*** THE INPUT ***

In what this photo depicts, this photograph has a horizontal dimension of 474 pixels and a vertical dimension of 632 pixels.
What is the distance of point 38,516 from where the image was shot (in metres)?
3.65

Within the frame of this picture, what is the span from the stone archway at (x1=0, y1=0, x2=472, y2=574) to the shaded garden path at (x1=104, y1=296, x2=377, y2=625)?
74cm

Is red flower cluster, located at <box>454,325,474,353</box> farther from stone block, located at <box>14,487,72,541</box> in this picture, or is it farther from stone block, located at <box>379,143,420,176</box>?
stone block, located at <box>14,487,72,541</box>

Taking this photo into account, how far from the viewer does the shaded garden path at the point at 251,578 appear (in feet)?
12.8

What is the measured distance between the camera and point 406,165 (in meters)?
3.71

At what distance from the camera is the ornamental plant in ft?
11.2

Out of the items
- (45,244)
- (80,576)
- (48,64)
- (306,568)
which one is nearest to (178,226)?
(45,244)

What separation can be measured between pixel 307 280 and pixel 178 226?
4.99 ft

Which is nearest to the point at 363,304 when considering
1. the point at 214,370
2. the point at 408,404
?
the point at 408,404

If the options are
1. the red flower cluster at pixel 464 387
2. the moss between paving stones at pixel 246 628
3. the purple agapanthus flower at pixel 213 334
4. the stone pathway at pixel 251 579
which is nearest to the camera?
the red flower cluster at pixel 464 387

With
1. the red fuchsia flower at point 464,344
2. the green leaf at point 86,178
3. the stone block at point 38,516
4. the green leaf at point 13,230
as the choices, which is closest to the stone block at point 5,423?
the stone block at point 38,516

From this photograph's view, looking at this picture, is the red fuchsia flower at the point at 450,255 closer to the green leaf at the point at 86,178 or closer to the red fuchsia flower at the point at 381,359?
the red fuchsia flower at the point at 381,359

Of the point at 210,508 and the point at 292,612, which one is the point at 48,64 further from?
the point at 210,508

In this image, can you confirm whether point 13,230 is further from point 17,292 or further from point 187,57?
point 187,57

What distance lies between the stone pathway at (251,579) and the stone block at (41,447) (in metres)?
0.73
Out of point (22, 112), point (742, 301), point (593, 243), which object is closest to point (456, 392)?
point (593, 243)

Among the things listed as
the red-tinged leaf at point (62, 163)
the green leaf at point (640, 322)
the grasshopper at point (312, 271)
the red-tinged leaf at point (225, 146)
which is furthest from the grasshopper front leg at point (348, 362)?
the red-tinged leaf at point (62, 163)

***

▶ EXERCISE
Copy the data above, swapping each "green leaf" for "green foliage" and leaving everything else as it is.

▶ REPLY
In what this photo depicts, this photograph has a horizontal dimension of 474 pixels and a vertical dimension of 632 pixels.
What is the distance of point 38,516 from where the image was shot (in metres)?
3.65

Within the frame of this picture, what is the span from the stone archway at (x1=0, y1=0, x2=472, y2=574) to the shaded garden path at (x1=104, y1=296, x2=377, y2=625)?
74cm

Is red flower cluster, located at <box>454,325,474,353</box> farther from stone block, located at <box>14,487,72,541</box> in this picture, or is it farther from stone block, located at <box>379,143,420,176</box>?
stone block, located at <box>14,487,72,541</box>

Taking this photo into account, how far from the viewer does the shaded garden path at the point at 251,578 appear (in feet)?
12.8

What is the measured distance between the camera and point 406,165 (in meters)?
3.71

At what distance from the camera is the ornamental plant in ft?
11.2

Out of the items
- (45,244)
- (80,576)
- (48,64)
- (306,568)
which one is nearest to (178,226)?
(45,244)

What separation can be measured between pixel 307 280 and pixel 178 226?
4.99 ft

Which is nearest to the point at 363,304 when considering
1. the point at 214,370
2. the point at 408,404
?
the point at 408,404

If the options are
1. the red flower cluster at pixel 464 387
2. the moss between paving stones at pixel 246 628
3. the purple agapanthus flower at pixel 213 334
4. the stone pathway at pixel 251 579
which is nearest to the camera?
the red flower cluster at pixel 464 387

With
1. the red fuchsia flower at point 464,344
2. the green foliage at point 86,178
3. the stone block at point 38,516
4. the green foliage at point 13,230
as the choices, which is closest to the stone block at point 5,423?
the stone block at point 38,516

From this photograph's view, looking at this picture, is the red fuchsia flower at the point at 450,255 closer to the green foliage at the point at 86,178 or closer to the red fuchsia flower at the point at 381,359?
the red fuchsia flower at the point at 381,359

Of the point at 210,508 and the point at 292,612, which one is the point at 48,64 further from?
the point at 210,508

In this image, can you confirm whether point 13,230 is further from point 17,292 or further from point 187,57?
point 187,57

What distance lies between the stone pathway at (251,579) and the stone block at (41,447) (in metres)?
0.73
Out of point (22, 112), point (742, 301), point (593, 243), which object is closest to point (456, 392)?
point (593, 243)

Among the things listed as
the red-tinged leaf at point (62, 163)
the green foliage at point (640, 322)
the grasshopper at point (312, 271)
the red-tinged leaf at point (225, 146)
which is furthest from the grasshopper front leg at point (348, 362)?
the red-tinged leaf at point (62, 163)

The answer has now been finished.